Presidente Marcucci, perché secondo voi hanno proceduto in questo modo, che cosa volevano ottenere?
«Temo che le motivazioni più che politiche siano, come dire, di appetito, hanno visto in corso d'opera che avere qualche poltrona in più non guasta, con il corredo di benefit, si stanno ubriacando di poltrone. Come si dice, l'appetito vien mangiando».

Quello che è successo rende più difficile il dialogo e la trattativa tra Pd e M5S?
«Già era difficile prima, figuriamoci ora. Comunque non credo che esista il problema della trattativa. Tutta la campagna elettorale di M5S e Lega è stata concentrata sui provvedimenti approvati dai governi del Pd che loro vogliono abbattere. Di che parliamo, insomma? Come facciamo a intavolare una discussione con loro che dicono che è tutto da smontare? Con M5S e Lega al massimo possiamo prendere un caffè di cortesia».
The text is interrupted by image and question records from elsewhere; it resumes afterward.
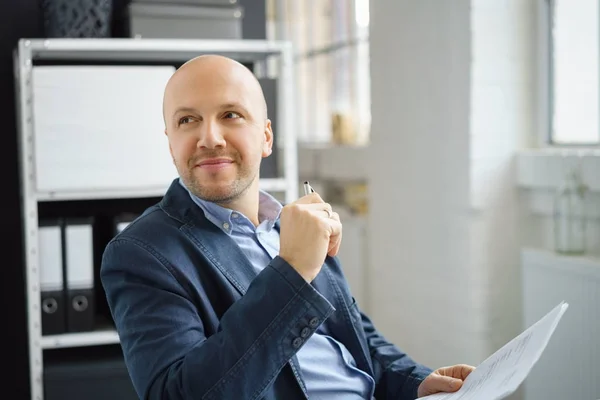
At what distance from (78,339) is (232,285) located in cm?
136

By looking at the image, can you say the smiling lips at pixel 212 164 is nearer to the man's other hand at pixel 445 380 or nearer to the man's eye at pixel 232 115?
the man's eye at pixel 232 115

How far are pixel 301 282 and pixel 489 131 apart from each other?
6.20 ft

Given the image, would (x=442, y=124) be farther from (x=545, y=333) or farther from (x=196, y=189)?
(x=545, y=333)

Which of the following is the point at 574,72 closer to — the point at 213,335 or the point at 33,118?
the point at 33,118

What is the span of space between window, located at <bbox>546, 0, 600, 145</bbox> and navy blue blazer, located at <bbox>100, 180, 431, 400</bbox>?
64.3 inches

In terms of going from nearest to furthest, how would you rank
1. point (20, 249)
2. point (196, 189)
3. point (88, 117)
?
point (196, 189), point (88, 117), point (20, 249)

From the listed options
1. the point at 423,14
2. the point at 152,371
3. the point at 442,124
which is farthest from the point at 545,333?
the point at 423,14

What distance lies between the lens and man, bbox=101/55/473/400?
1.10 metres

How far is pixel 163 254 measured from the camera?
123cm

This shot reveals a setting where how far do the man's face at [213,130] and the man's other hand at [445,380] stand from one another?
490 millimetres

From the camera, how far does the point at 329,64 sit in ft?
15.4

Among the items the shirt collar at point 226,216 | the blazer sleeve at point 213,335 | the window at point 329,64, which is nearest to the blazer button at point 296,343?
the blazer sleeve at point 213,335

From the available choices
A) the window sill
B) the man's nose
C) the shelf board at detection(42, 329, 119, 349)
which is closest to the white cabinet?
the shelf board at detection(42, 329, 119, 349)

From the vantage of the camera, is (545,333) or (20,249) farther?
(20,249)
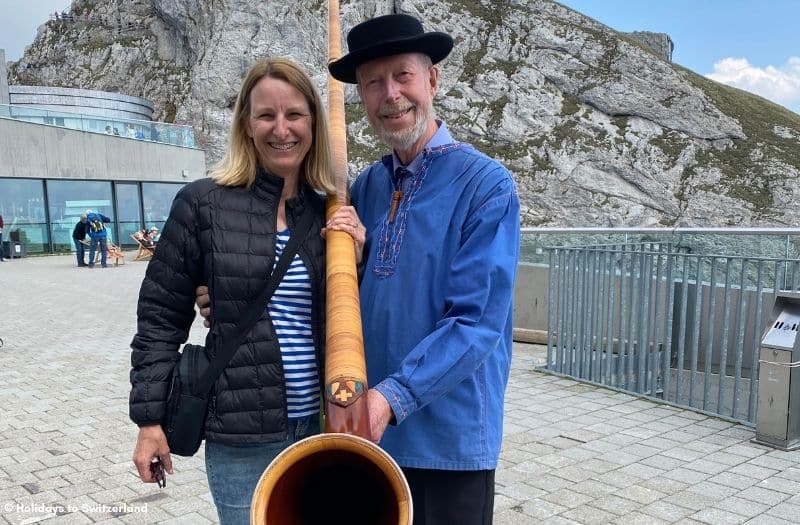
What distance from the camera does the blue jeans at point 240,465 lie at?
1914 mm

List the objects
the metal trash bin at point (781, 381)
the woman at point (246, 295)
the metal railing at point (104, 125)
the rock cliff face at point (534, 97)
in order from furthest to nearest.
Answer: the rock cliff face at point (534, 97), the metal railing at point (104, 125), the metal trash bin at point (781, 381), the woman at point (246, 295)

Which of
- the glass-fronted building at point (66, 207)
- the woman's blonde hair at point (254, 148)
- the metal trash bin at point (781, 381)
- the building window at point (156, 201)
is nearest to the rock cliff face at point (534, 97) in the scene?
the building window at point (156, 201)

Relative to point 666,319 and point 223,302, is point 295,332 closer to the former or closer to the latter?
point 223,302

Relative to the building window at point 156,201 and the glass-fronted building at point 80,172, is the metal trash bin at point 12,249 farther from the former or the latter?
the building window at point 156,201

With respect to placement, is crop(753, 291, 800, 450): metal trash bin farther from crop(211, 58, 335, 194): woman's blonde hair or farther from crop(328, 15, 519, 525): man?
crop(211, 58, 335, 194): woman's blonde hair

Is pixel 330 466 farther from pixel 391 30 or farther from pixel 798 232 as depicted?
pixel 798 232

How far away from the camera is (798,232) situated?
5.83m

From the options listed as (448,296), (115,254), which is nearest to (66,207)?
(115,254)

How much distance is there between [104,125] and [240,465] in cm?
2781

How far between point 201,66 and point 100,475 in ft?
216

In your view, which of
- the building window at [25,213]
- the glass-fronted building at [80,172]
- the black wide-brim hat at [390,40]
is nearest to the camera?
the black wide-brim hat at [390,40]

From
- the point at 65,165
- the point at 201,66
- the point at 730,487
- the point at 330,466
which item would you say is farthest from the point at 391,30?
the point at 201,66

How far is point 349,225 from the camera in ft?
5.91

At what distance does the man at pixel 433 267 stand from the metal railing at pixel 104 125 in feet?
84.6
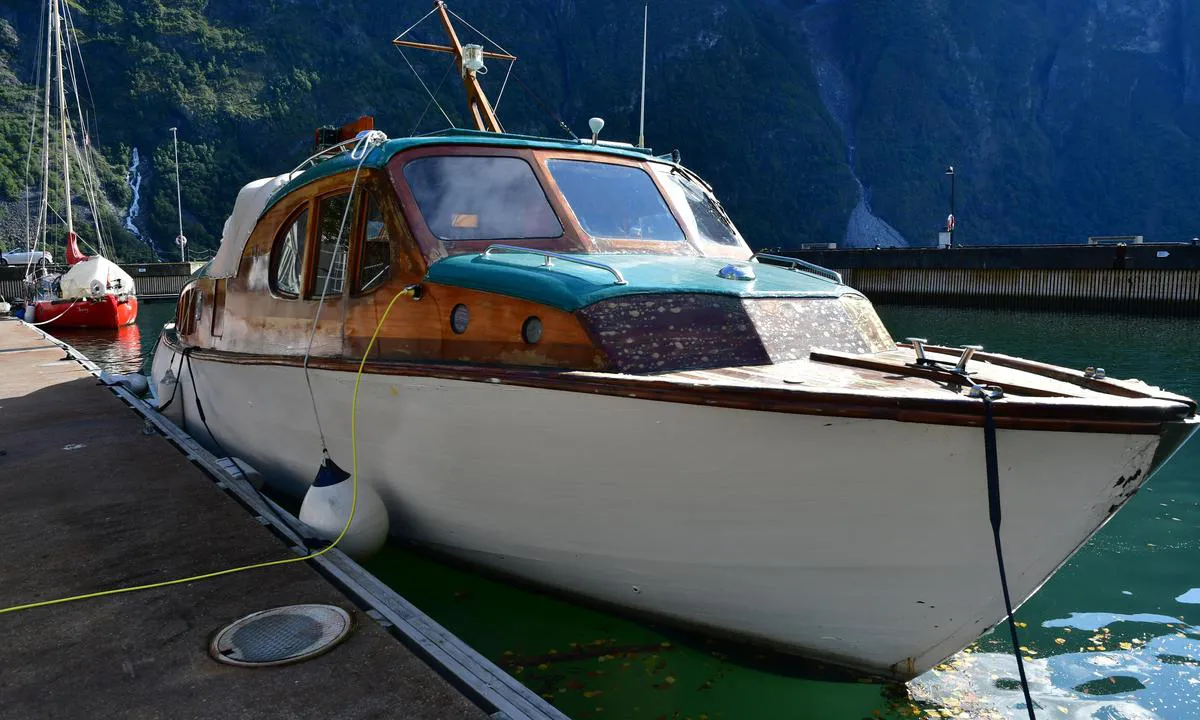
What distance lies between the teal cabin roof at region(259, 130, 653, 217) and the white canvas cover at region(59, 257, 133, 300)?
24382 mm

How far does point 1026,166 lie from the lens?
9506cm

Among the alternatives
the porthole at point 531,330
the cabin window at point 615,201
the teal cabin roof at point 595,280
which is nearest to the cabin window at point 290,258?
the teal cabin roof at point 595,280

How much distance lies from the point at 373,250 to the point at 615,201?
→ 164 cm

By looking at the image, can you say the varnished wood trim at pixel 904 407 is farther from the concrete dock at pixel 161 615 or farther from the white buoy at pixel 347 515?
the white buoy at pixel 347 515

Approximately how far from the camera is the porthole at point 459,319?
443 cm

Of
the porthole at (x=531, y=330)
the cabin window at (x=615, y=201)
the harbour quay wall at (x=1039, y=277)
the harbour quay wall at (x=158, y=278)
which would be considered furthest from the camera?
the harbour quay wall at (x=158, y=278)

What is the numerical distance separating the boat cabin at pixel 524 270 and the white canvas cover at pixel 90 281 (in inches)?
919

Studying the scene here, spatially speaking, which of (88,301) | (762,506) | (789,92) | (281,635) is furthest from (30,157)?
(789,92)

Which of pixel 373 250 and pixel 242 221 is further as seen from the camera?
pixel 242 221

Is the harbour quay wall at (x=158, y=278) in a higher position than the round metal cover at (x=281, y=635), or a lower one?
higher

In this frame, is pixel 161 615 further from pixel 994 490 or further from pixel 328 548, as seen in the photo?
pixel 994 490

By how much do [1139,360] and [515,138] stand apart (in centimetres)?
1504

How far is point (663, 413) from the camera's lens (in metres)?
3.55

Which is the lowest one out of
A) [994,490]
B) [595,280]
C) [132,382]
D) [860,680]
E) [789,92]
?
[860,680]
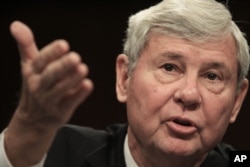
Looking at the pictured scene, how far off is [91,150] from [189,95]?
0.47 meters

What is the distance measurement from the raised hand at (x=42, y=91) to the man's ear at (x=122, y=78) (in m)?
0.57

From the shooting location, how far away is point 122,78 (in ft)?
5.28

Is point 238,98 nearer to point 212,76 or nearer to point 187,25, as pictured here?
point 212,76

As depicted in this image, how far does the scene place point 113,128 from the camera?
180 cm

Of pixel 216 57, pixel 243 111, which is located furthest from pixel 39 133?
pixel 243 111

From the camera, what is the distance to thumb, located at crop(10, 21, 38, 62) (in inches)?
35.6

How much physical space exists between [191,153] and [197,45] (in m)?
0.33

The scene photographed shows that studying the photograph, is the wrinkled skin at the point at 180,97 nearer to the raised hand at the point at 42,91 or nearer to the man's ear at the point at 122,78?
the man's ear at the point at 122,78

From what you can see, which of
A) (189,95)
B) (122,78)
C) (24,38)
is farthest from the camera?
(122,78)

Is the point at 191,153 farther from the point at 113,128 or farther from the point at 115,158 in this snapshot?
the point at 113,128

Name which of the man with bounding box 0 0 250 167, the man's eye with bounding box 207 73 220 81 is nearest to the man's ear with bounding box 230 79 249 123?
the man with bounding box 0 0 250 167

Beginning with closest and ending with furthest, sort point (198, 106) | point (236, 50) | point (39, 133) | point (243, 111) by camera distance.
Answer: point (39, 133) → point (198, 106) → point (236, 50) → point (243, 111)

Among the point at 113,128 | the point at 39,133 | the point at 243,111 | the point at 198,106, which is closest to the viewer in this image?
the point at 39,133

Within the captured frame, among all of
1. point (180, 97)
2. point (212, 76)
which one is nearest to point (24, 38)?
point (180, 97)
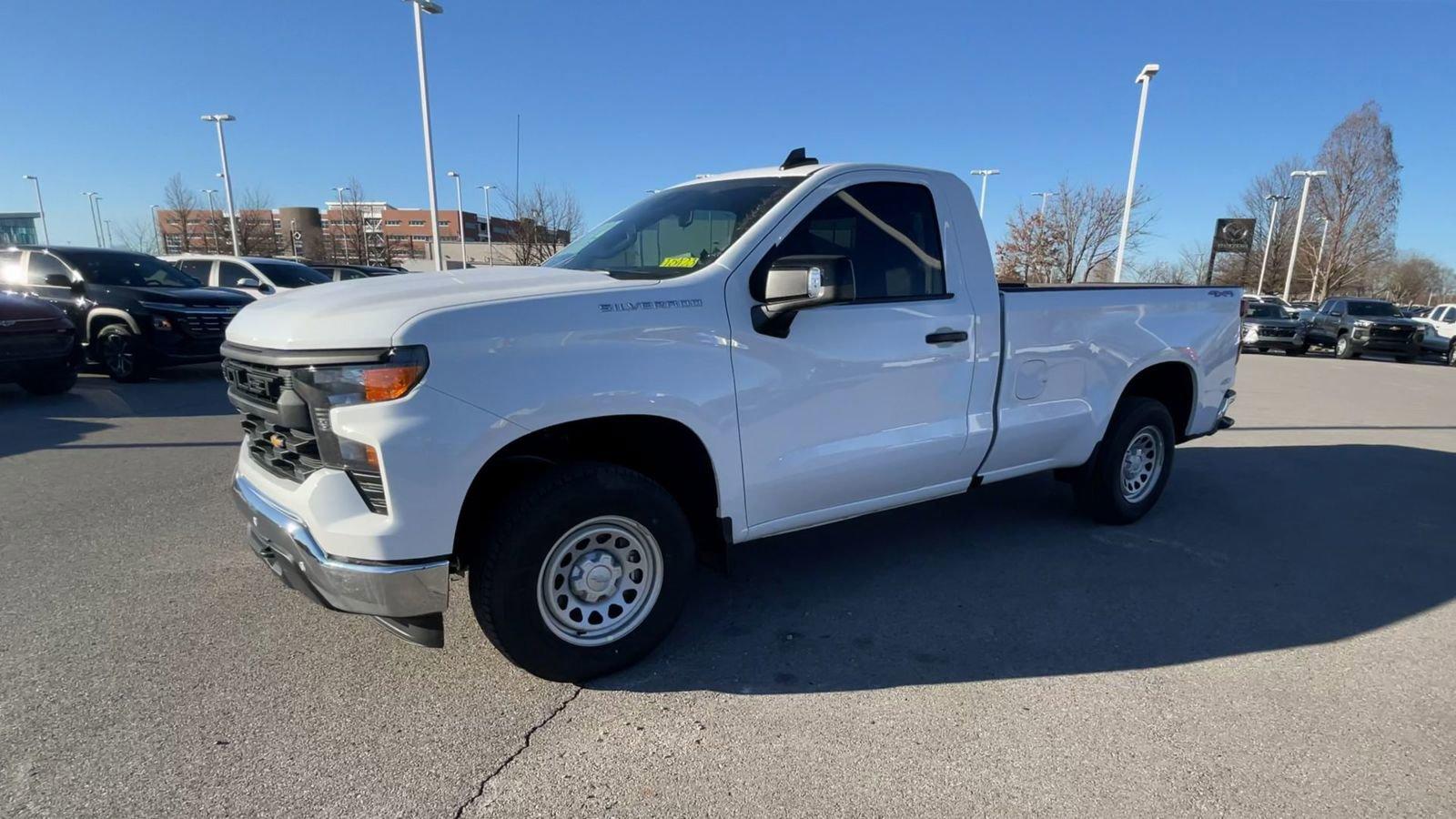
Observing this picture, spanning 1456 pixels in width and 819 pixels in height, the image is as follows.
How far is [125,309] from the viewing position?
986 centimetres

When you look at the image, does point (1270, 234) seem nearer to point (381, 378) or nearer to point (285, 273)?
point (285, 273)

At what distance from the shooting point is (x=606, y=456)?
3.18 metres

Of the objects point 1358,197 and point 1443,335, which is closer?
point 1443,335

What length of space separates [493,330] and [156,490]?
4.40 metres

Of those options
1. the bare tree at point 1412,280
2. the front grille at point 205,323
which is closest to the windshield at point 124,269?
the front grille at point 205,323

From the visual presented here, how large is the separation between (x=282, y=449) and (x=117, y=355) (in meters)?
9.79

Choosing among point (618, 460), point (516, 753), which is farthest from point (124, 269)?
point (516, 753)

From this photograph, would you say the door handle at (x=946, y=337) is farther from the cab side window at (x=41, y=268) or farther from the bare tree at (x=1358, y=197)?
the bare tree at (x=1358, y=197)

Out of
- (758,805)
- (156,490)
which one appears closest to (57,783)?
(758,805)

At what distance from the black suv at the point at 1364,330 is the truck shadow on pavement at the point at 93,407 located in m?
27.2

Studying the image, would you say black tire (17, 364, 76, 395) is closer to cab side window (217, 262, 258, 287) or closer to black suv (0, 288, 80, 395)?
black suv (0, 288, 80, 395)

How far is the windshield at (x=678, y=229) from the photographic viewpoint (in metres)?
3.30

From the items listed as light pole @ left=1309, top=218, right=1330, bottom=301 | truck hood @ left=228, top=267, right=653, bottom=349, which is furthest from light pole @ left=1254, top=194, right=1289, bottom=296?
truck hood @ left=228, top=267, right=653, bottom=349

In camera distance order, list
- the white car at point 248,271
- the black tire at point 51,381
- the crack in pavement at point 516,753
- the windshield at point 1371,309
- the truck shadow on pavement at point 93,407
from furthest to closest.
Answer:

Fatto sta che nel Pd si è riacceso il dibattito, se non lo scontro, tra fautori dell'opposizione responsabile e contrari a ogni apertura.
«L'opposizione in cui credo è quella responsabile, di proposta, ma sempre opposizione. Sono allineato con il segretario reggente Martina e con il mio collega della Camera, Delrio: non credo sia alle viste, e neanche in discussione, un nostro ingresso in maggioranza o addirittura al governo, tra i senatori ad esempio non ho ricevuto segnali in questo senso. Nei confronti è emersa una linea riassumibile così: né con il M5S, né con la Lega. Avremo altri confronti, vedremo».

Magari è un tema dell'ennesimo scontro interno renziani-antirenziani.
«Se fosse, sarebbe un errore. Renzi ha fatto un passo indietro, e comunque sono orgoglioso di un partito dove si discute e dove non vige il criterio di uno vale tutti, come tra i 5Stelle dopo il loro assurdo e autoritario regolamento interno».

Questo per l'oggi. Ma se un domani dal Colle venisse la sollecitazione a favorire la nascita di un governo?
«Il Pd è il partito della responsabilità, che ci è anche costata elettoralmente. Ma faccio notare che Di Maio e Salvini stanno via via superando le loro distanze programmatiche, ora lo scontro è concentrato sulle poltrone, chi deve fare il premier, chi il ministro dell'Interno e via così. Penso comunque che il capo dello Stato alla fine troverà una soluzione che porterà a uno sbocco naturale riguardo le due forze che hanno vinto le elezioni».